Caption-style text data
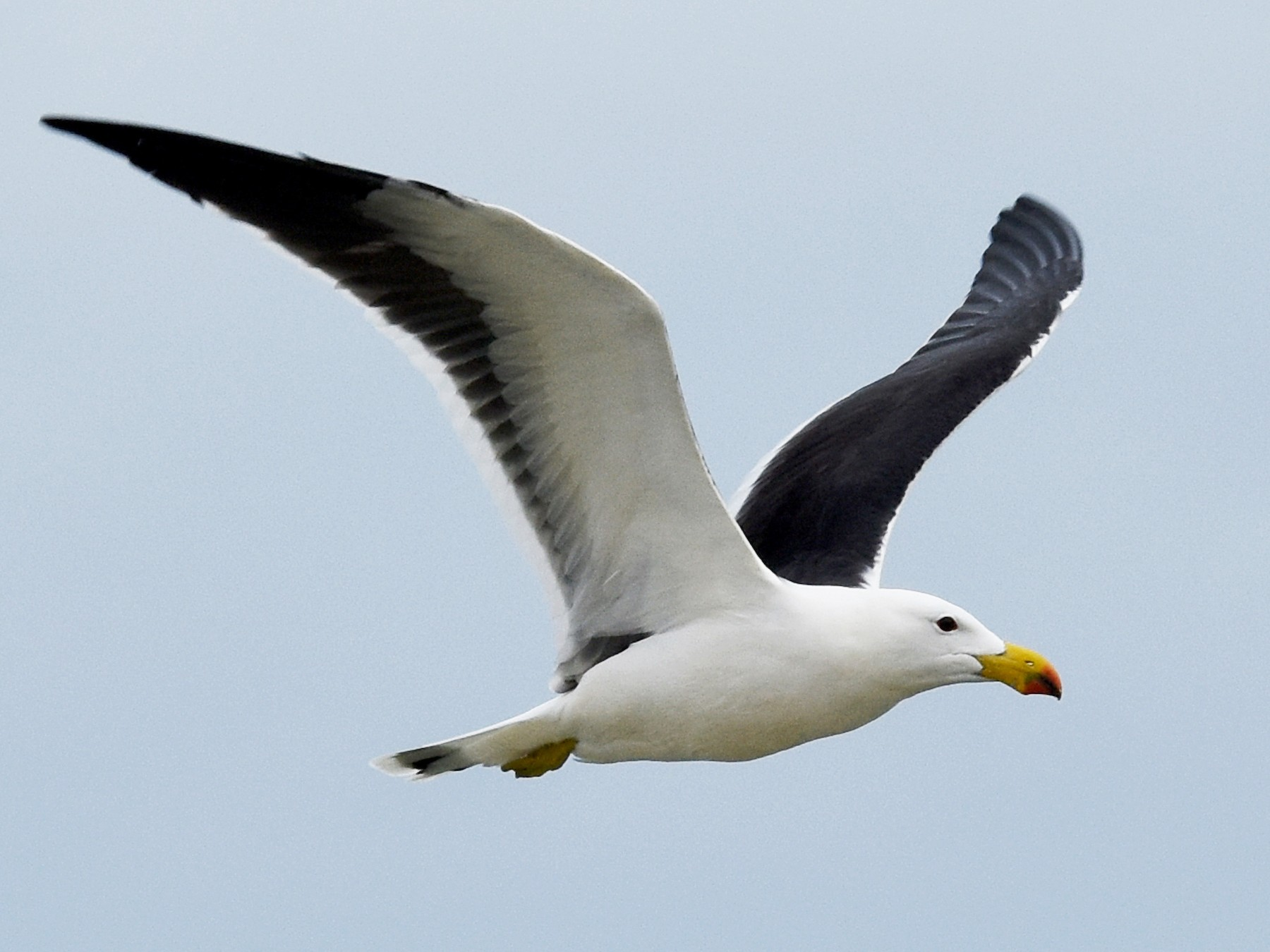 Pacific Gull - Geoffrey Groom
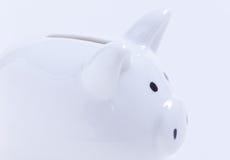 белизна банка piggy Стоковые Фотографии RF
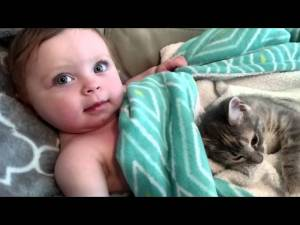 A Baby and Her New Kitten video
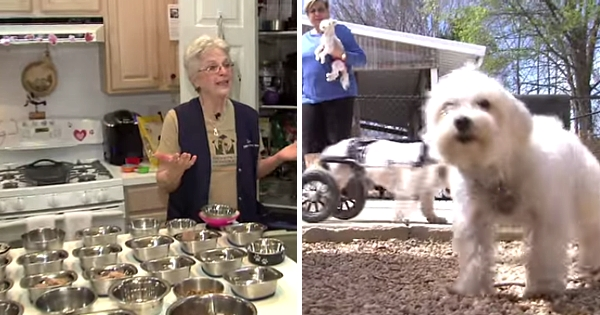 House With a Heart – Retirement Home for Senior Pets!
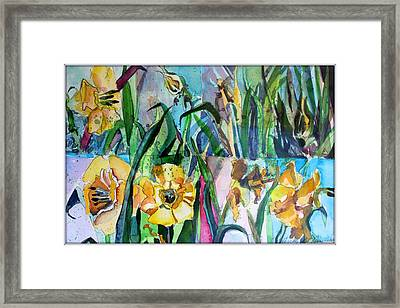 Daffodil Delight Framed Print by Mindy Newman
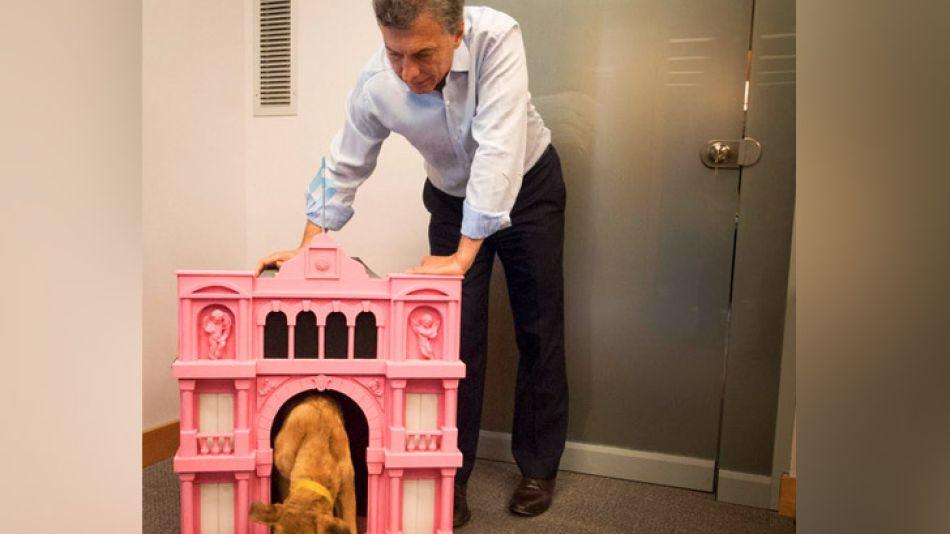 """Balcarse, el perro del PRO, ahora tiene su cucha """"Casa Rosada""""."""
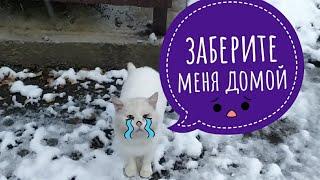 Васю Никто не берет 😢он продолжает жить зимой  на улице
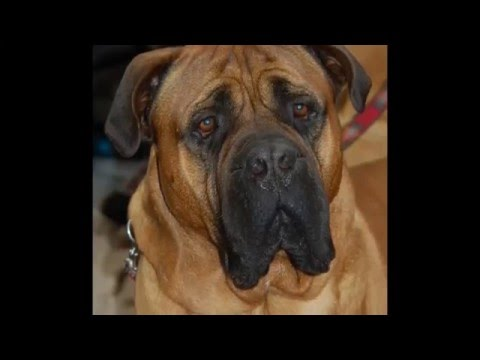 beautiful pictures Bullmastiff dog breed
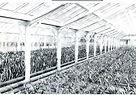 観葉植物 農場
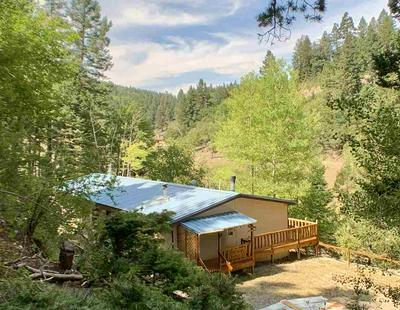21 CARRIE CAMP RD, Cloudcroft, NM 88317 - Photo 1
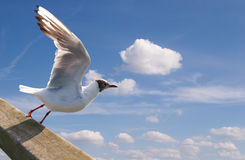 Soaring seagull against the sky Stock Photos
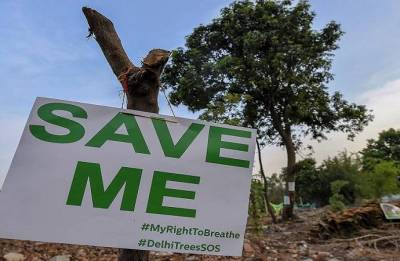 Save the Earth: Trees cut 'without permission' in Delhi's NCERT campus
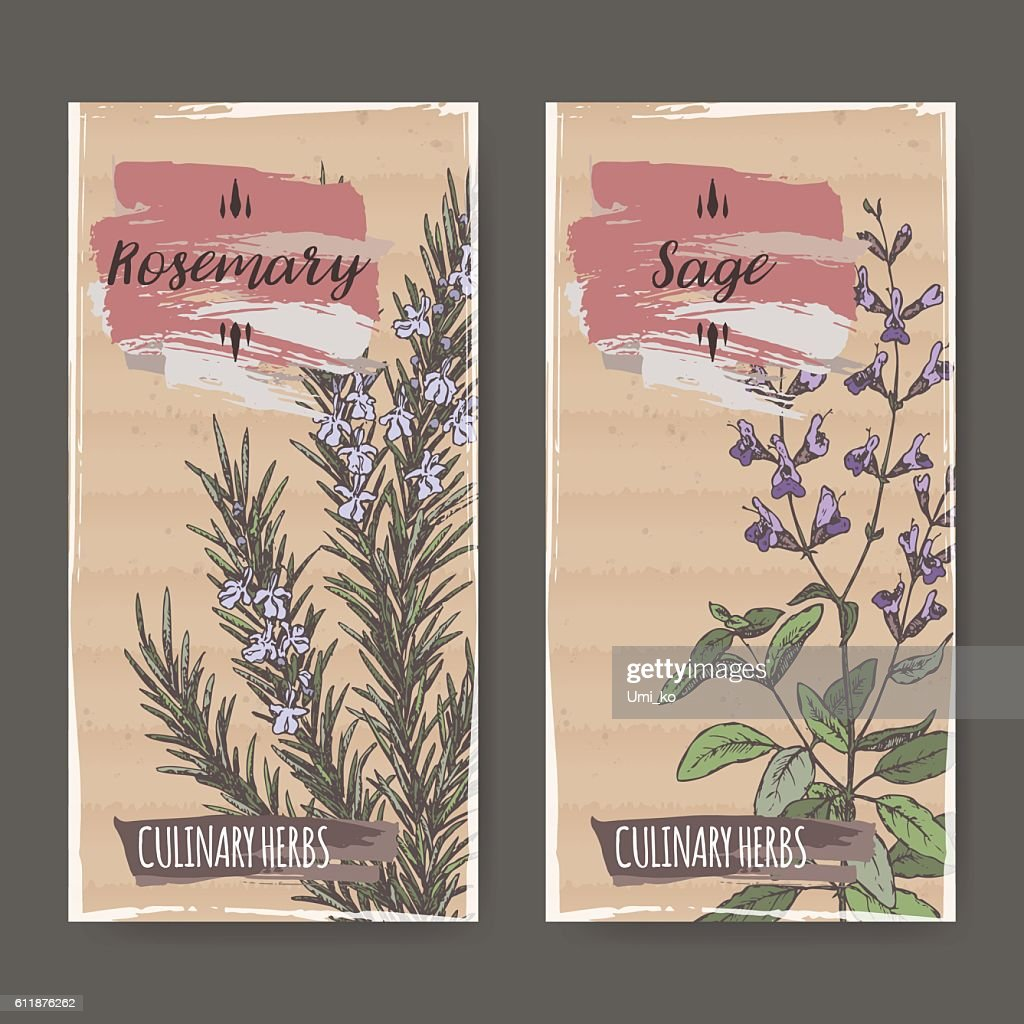 Two color labels with sage and rosemary sketch.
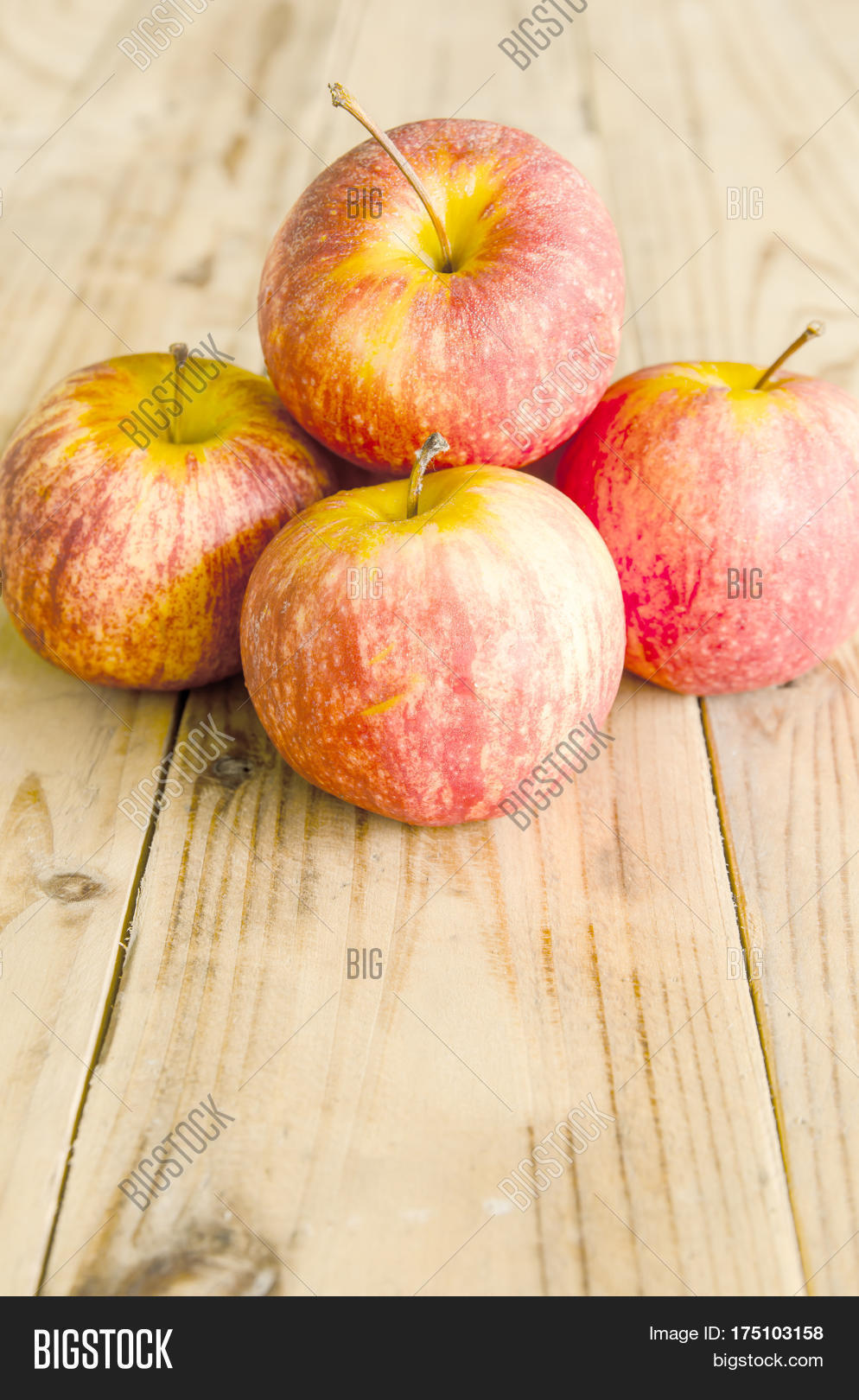 how to tell if gala apples are ripe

WHAT IS REQUIRED
Each entry must be retyped word for word, with every image omitted.

OUTPUT FOR THIS TASK
 Pacific Gull - Geoffrey Groom
 белизна банка piggy Стоковые Фотографии RF
 A Baby and Her New Kitten video
 House With a Heart – Retirement Home for Senior Pets!
 Daffodil Delight Framed Print by Mindy Newman
 """Balcarse, el perro del PRO, ahora tiene su cucha """"Casa Rosada""""."""
 Васю Никто не берет 😢он продолжает жить зимой  на улице
 beautiful pictures Bullmastiff dog breed
 観葉植物 農場
21 CARRIE CAMP RD, Cloudcroft, NM 88317 - Photo 1
 Soaring seagull against the sky Stock Photos
 Save the Earth: Trees cut 'without permission' in Delhi's NCERT campus
 Two color labels with sage and rosemary sketch.
 how to tell if gala apples are ripe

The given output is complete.